Although a previous annulus injection well had become plugged, a new well was drilled for cuttings injection. This well was to be used in the future as a development well, and was highly deviated and of large diameter. As a result, there was a high risk of cuttings settling on the low side of the injection tubing and subsequent plugging of the well. In addition, the surface facilities were not capable of grinding the cuttings small enough at required rate or of pumping the slurry at high enough rates to generate turbulent flow.

The risk and uncertainty management measures were undertaken to avoid plugging and loss of the injection well. The CRI operation contract was awarded while the dedicated injection well was being drilled, and the surface facilities were already installed and commissioned. This mandated designing suitable slurries and appropriate operational procedures to match the facilities, as well as ensuring that the CRI operators understood the importance of strictly adhering to specified quality control and parameter requirements.

It was essential to establish successful CRI operations as soon as possible. This well provided the only option for drilling waste management, and loss of the well would delay the drilling program for at least a year. Given SEIC’s commitment to cuttings injection and to cost control of operations, risk management was a crucial factor for success.
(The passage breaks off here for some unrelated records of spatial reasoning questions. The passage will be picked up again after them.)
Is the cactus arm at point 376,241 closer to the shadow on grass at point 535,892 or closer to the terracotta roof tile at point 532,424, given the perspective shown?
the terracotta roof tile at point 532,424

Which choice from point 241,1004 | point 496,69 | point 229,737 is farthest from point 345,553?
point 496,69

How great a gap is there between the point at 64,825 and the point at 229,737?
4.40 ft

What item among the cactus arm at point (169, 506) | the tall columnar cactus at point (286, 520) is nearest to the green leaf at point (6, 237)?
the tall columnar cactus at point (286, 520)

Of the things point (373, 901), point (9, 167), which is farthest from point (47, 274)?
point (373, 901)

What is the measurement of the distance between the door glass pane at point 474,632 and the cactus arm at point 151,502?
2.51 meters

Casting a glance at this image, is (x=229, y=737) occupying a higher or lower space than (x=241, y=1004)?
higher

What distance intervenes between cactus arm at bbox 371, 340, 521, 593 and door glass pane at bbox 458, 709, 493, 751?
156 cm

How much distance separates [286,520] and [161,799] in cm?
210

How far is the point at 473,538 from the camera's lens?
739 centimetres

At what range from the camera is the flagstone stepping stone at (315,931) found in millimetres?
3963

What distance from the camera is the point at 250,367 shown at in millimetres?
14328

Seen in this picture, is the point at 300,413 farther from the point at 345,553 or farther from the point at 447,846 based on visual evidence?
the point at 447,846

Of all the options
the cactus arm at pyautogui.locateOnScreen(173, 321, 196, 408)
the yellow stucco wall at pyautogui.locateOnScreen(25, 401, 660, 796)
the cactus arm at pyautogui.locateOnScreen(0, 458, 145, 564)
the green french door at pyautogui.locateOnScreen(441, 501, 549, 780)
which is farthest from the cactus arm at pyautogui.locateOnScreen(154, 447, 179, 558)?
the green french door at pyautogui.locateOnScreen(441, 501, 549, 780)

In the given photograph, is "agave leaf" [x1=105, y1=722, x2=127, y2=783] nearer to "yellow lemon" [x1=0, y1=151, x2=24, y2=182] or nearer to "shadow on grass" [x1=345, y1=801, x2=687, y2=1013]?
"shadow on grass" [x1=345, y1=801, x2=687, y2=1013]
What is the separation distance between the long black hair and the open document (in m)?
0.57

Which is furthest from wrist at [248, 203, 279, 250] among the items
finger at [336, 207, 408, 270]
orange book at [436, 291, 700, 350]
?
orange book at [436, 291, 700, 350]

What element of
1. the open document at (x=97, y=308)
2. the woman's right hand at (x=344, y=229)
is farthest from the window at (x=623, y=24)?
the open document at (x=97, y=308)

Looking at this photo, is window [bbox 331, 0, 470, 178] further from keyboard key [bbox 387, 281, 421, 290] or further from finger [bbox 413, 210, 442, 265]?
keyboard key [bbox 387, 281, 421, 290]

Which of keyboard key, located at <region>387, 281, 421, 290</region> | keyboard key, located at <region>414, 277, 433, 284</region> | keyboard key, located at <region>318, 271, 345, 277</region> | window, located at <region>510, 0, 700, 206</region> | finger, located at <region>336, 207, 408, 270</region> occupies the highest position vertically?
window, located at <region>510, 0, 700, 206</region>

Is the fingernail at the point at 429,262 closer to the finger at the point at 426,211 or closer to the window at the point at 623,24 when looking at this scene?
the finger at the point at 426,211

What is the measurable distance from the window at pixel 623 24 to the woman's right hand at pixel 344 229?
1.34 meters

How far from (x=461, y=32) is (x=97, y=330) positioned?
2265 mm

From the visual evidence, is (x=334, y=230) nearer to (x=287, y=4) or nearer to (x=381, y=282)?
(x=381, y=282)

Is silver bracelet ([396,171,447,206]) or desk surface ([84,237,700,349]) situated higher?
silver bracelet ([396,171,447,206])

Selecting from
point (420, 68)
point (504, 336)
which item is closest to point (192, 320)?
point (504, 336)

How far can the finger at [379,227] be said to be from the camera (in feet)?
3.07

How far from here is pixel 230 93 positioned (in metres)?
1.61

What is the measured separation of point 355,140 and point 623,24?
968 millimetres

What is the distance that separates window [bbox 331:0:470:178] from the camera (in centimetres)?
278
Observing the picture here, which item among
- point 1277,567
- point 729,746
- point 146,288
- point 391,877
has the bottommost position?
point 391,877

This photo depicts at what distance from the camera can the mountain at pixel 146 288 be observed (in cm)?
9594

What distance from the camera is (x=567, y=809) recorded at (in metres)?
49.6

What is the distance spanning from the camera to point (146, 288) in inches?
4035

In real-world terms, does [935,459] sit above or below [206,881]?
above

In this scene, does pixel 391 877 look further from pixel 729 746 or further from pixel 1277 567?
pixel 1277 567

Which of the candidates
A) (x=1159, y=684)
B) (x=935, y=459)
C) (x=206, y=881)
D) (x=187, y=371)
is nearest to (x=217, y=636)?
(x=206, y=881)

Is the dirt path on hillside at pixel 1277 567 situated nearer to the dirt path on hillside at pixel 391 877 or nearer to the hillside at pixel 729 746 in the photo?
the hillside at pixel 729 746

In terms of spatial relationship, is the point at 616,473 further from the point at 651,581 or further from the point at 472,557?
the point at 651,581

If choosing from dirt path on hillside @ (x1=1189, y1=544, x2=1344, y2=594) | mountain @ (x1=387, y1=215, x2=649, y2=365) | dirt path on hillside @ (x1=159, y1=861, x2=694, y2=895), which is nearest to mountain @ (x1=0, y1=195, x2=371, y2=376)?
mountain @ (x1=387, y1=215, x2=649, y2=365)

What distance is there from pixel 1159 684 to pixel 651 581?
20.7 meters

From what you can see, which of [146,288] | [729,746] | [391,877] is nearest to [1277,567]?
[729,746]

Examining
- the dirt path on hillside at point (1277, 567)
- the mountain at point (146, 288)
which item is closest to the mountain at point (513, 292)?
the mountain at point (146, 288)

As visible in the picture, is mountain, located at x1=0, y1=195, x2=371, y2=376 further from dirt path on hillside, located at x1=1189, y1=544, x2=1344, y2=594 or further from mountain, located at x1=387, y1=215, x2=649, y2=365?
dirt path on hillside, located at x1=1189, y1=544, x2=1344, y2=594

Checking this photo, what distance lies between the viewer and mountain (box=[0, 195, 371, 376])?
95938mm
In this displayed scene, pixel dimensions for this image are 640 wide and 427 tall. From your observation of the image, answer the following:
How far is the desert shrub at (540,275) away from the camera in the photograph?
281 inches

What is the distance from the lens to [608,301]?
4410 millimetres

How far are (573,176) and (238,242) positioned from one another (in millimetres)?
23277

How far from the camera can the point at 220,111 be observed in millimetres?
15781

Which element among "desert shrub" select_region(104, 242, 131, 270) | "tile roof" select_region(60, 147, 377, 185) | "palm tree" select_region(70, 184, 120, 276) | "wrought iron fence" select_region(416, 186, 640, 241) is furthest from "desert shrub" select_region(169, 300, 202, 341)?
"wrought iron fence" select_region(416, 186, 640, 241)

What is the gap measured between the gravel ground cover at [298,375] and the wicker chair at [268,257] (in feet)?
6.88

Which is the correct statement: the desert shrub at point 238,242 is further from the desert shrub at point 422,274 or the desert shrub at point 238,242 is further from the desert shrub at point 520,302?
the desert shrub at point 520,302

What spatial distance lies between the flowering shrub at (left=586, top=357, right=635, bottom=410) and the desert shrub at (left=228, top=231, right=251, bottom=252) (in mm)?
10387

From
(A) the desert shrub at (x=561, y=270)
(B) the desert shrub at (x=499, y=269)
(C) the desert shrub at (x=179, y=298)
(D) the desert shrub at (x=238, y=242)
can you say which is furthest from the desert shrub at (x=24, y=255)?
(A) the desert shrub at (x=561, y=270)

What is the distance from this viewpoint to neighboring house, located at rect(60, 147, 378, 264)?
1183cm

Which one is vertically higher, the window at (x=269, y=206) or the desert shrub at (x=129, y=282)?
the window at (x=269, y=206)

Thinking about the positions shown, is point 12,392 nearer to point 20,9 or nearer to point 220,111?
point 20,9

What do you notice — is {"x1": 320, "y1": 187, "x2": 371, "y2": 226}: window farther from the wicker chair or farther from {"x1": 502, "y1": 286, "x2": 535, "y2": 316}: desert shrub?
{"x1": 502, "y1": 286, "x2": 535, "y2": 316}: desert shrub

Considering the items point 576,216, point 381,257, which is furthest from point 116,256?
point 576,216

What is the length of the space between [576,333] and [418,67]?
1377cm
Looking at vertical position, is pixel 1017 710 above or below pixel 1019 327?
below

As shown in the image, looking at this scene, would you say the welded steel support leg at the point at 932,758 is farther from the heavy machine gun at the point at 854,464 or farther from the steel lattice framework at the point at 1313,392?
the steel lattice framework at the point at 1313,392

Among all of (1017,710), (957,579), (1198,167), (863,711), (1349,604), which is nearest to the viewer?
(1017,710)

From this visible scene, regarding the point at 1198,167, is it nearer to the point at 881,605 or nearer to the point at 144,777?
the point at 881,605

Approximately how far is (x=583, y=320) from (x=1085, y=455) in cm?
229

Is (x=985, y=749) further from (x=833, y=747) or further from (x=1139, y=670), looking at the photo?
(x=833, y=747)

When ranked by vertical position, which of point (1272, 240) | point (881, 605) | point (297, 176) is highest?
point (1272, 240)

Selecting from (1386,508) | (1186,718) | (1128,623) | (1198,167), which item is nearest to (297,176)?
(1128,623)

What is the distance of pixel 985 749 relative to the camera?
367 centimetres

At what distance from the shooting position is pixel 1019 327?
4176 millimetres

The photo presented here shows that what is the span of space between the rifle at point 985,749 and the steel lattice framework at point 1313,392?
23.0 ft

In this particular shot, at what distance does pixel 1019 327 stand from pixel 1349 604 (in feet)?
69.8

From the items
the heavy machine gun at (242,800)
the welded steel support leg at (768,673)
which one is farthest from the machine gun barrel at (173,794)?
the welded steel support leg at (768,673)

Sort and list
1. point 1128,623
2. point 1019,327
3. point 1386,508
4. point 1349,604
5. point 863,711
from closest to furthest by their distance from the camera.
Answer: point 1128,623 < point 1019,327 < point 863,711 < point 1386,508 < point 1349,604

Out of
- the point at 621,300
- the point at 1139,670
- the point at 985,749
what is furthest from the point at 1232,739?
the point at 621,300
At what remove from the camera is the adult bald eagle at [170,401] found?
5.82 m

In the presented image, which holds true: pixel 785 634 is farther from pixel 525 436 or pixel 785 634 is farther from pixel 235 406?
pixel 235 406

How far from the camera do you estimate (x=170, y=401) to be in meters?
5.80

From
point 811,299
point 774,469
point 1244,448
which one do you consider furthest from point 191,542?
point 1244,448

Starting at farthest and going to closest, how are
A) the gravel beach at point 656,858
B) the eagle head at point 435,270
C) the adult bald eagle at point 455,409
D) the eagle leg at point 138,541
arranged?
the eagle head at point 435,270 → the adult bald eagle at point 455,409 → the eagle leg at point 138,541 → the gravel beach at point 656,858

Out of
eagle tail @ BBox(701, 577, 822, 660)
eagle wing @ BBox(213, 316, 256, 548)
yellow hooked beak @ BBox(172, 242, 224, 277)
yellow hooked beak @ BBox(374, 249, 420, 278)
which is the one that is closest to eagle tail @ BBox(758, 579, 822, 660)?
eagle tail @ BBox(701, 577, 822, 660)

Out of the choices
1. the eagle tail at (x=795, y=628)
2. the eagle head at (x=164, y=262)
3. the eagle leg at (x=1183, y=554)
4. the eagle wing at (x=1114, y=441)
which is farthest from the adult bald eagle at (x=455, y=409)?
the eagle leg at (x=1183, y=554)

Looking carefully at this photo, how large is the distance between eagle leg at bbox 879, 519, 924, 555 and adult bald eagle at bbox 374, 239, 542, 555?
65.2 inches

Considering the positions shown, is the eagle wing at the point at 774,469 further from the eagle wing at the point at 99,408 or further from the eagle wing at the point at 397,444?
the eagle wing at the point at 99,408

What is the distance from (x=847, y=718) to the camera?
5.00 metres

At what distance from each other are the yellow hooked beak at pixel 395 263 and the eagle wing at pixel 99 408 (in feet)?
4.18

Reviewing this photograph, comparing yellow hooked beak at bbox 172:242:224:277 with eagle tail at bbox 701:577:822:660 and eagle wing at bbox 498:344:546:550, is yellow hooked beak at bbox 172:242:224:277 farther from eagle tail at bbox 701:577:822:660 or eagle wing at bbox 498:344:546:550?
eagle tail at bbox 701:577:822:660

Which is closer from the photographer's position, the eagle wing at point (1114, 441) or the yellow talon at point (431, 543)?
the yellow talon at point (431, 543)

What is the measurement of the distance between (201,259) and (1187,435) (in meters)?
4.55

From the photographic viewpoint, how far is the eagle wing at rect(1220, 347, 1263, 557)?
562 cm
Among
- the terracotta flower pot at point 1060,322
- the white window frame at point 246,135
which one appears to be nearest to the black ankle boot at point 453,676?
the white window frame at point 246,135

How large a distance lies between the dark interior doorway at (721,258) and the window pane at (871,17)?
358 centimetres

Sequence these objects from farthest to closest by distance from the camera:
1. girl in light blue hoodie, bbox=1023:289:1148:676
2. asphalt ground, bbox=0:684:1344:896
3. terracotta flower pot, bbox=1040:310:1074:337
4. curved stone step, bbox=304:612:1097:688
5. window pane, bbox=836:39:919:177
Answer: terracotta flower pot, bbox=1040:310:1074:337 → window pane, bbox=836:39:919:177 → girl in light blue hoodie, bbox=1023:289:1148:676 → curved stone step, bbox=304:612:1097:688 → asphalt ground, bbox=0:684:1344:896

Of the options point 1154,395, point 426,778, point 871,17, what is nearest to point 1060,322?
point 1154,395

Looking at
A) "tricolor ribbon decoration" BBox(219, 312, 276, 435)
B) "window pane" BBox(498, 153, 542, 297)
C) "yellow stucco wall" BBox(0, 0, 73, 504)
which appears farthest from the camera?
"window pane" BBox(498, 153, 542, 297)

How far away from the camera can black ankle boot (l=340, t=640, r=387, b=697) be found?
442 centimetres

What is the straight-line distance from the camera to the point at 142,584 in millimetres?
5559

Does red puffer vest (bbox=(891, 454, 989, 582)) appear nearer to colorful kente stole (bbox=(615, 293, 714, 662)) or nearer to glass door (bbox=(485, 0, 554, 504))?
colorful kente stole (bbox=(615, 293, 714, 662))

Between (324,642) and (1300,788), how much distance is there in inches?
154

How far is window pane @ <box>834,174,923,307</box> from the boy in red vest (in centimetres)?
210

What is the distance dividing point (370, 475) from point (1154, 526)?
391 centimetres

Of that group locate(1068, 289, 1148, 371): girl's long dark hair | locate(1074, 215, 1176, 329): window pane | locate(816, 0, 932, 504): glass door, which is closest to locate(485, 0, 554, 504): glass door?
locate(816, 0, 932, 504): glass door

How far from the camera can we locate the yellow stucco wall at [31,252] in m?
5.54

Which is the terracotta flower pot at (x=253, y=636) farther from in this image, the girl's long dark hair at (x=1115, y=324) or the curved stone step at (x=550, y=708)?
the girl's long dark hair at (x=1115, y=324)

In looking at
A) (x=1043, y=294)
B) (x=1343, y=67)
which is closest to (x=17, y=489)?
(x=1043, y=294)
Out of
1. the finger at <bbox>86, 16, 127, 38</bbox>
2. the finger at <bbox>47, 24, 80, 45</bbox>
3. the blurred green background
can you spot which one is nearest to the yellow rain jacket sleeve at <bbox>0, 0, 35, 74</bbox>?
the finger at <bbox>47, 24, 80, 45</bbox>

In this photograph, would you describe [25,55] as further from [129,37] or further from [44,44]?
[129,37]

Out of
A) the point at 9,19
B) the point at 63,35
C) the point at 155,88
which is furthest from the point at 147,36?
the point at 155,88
For these reasons, the implemented risk management and assurance plan was initially extremely conservative so that CRI could be reinitiated and drilling operations could be resumed as soon as possible, all without plugging the well. Subsequently, it would be feasible to optimize the operations with monitoring and analysis of acquired injection data.

The monitoring and assurance optimizations focused on slurry design and optimization, pump- ing procedure design and optimization, solid trans- port modeling, and assurance of appropriate shut-in intervals between batches.

The well trajectory and completion are among the reasons why the risk of cuttings dropout and plugging is high. There were two cuttings injection options - the primary injection option through tubing into the perforations, and the backup option down the annulus into the perforations at 1,756-1,766 m MD. The injection tubing is 5 1/2-in. tubing from surface to 1,756 m MD and 4 1/2-in. tubing from 1,756 m MD to the injection zone.

The injection tubing volume is approximately 150 bbl. It takes three batches to displace the entire tubing because the slurrification tank capacity allows no more than 100 bbl of slurry per batch. Consequently, an individual batch can remain in the string for a substantial period of time.

The long residence time and the deviated nature of the well may cause the cuttings-laden slurry to form dune beds along the low side of the injection tubing. These dunes may slide down and plug the well during the shut-in intervals between batches. Such sand movement is well known in gravel and fracpacking operations.

Slurry rheology

Because of the high risk of plugging and no fallback options, slurry rheology quality control requirements were higher than normal. Marsh funnel viscosity is almost always used in CRI operations for slurry quality control. There was concern that the commonly adopted slurry viscosity criterion of 60 to 90 sec/qt Marsh funnel viscosity might not be adequate for this well. Gel strength and low shear rate viscosity (LSRV) are more important in characterizing slurry’s solid suspension capacity. Since it was impossible to establish slurry rheology requirements before the first injection, an extremely conservative approach was initially adopted while slurry properties were measured from batches that became available for injection.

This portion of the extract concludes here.